Using Graphic Organizers as Visual Aids for Students with Vision Impairments

Page content

Graphic Organizers as Visual Aids

Teachers use a diversity of visual aids to engage and motivate students in the learning process. Graphic organizers can provide positive visual aids to help students process and understand what’s going on in the classroom. Here are a few tips on how to use graphic organizers in the classroom to help students with vision impairments navigate around the classroom:

  • When using the overhead projector make sure the graphic visual aid is large enough for students to write in the boxes. For example if the learning objective for the day is to teach students how to write a story, the graphic organizers could use three different types of graphic visuals for each major point on story creation: A box for the title of the story; a circle for the proposed topic sentences for each paragraph; and a square for information for each topic sentence.
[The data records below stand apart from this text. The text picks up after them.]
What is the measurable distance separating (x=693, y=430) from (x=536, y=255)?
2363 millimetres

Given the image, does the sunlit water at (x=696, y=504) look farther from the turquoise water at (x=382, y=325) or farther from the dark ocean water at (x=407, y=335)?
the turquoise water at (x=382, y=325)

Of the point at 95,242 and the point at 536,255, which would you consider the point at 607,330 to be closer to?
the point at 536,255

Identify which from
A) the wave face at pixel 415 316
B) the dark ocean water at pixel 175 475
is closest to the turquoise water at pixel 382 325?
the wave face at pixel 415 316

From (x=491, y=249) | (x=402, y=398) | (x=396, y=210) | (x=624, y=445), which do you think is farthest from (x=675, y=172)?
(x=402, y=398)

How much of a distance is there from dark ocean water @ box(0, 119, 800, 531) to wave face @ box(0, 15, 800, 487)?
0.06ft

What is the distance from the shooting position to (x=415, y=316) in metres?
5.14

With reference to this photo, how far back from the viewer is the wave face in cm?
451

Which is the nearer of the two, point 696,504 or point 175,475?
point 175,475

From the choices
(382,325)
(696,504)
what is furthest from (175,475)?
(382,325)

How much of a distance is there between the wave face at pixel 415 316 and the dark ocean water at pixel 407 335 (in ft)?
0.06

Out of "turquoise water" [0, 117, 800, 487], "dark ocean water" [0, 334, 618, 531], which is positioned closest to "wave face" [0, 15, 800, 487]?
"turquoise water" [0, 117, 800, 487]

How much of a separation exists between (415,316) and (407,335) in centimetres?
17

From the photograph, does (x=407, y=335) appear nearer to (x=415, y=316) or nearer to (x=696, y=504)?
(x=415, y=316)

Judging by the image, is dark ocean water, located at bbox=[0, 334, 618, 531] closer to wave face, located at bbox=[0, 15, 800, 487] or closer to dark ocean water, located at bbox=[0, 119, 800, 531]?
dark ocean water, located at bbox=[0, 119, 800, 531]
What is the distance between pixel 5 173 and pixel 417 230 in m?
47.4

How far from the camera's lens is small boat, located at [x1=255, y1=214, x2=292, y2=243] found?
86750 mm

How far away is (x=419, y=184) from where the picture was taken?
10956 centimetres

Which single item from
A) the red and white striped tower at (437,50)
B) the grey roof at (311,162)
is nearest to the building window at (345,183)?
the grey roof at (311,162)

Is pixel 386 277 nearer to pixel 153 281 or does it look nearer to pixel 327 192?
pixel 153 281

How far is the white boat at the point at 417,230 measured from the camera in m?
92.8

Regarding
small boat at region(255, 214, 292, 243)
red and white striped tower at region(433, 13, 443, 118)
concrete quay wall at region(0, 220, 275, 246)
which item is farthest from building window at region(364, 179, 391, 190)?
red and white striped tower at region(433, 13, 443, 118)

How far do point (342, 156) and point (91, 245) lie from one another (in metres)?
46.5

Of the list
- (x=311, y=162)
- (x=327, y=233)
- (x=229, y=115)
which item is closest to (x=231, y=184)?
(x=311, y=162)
A student with visual impairments can see the parts of story creation front and center.
  • When using graphic visuals for learning objectives make sure that you get them enlarged so that students with vision problems can see what’s being presented.
  • If you are using a storyboard visual make sure that the board isn’t cluttered with large chunks of information that could prove to be distracting and too busy for students seeking to differentiate parts of a story or learning goal.
  • When using the board make sure that the graphics are drawn using a different color marker for each organizer so that students with vision difficulties can see that each color represents a different point related to the the major topic area.
  • Use graphic organizers to scaffold the learning for students by presenting smaller chunks of text information in each organizer to help students see how the points are interrelated to each other and to the major topic area.

Graphic organizers can provide effective visual aids that make learning fun and accessible for students with vision impairments in the classroom.